I compaesani preparano un banchetto per festeggiare i giovani promessi sposi, ma Adina, interessata in realtà a Nemorino, sembra non avere più tanta fretta. Il giovane innamorato vorrebbe potenziare l’effetto della pozione ma non avendo denaro, decide di arruolarsi in cambio di una somma di denaro che spende in una nuova, massiccia dose di Elisir. Frattanto lo zio di Nemorino, gravemente infermo, muore lasciandogli una “cospicua immensa eredità” . Giannetta e le ragazze del villaggio, venute a sapere la notizia,  corteggiano il giovane, ora neomilionario  e quindi  diventato improvvisamente un ottimo partito.  Nemorino e naturalmente lo stesso dottore attribuiscono il merito di tante attenzioni all’Elisir.

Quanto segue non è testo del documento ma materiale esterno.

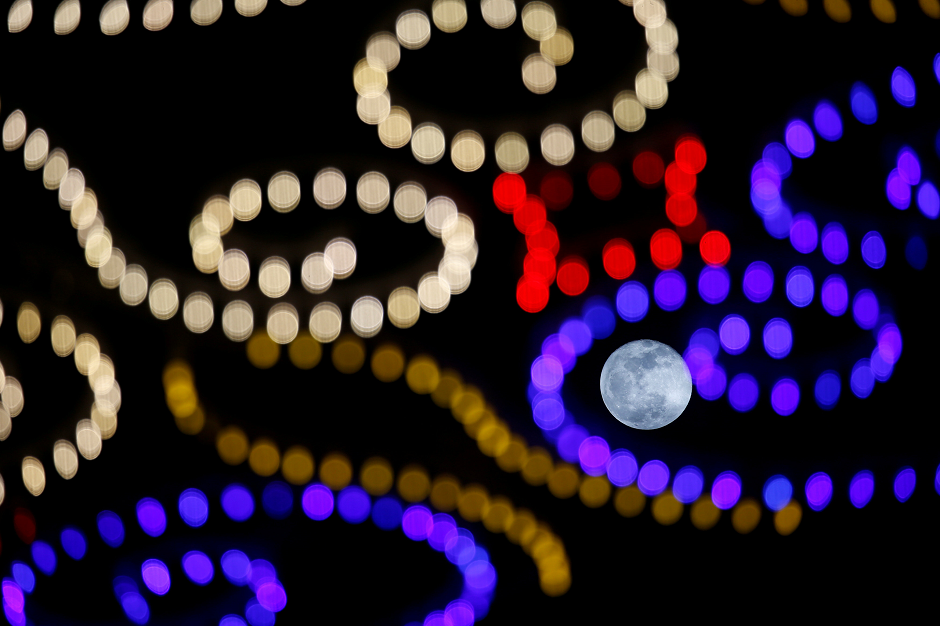 The rising full moon is seen behind Christmas lights in Valletta, Malta December 23, 2018. PHOTO: REUTERS
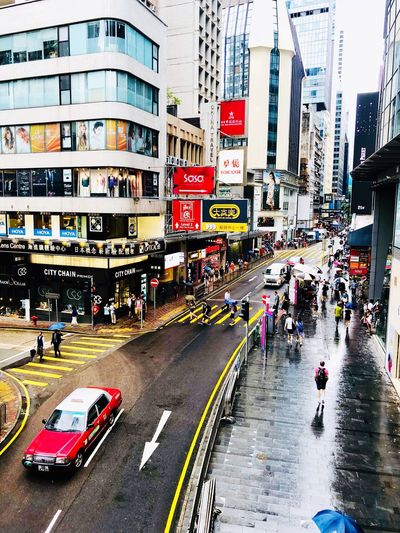 Hong Kong city life Urban Exploration Streetphotography Taxi Transportation City Mode Of Transportation Car Street Motor Vehicle Building Exterior Architecture Land Vehicle Built Structure Road Wet Group Of People Large Group Of People Travel City Street Day City Life #urbanana: The Urban Playground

Adina,  che non sa dell’eredità, viene a sapere da Dulcamara che il giovane si è arruolato pur di acquistare il filtro per conquistarla: per la commozione  confessa a Nemorino di amarlo. Restituisce il denaro al sergente ed i giovani annunciano così il loro fidanzamento. Belcore la prende tutto sommato con filosofia, mentre il dottor Dulcamara, acclamato dai popolani, decanta le virtù dell’Elisir, a cui ovviamente attribuisce il merito del lieto fine.  

 



[1] Patrick J. SMITH,La decima musa. Storia del libretto d’opera, Firenze, sansoni, 1981, p. 191.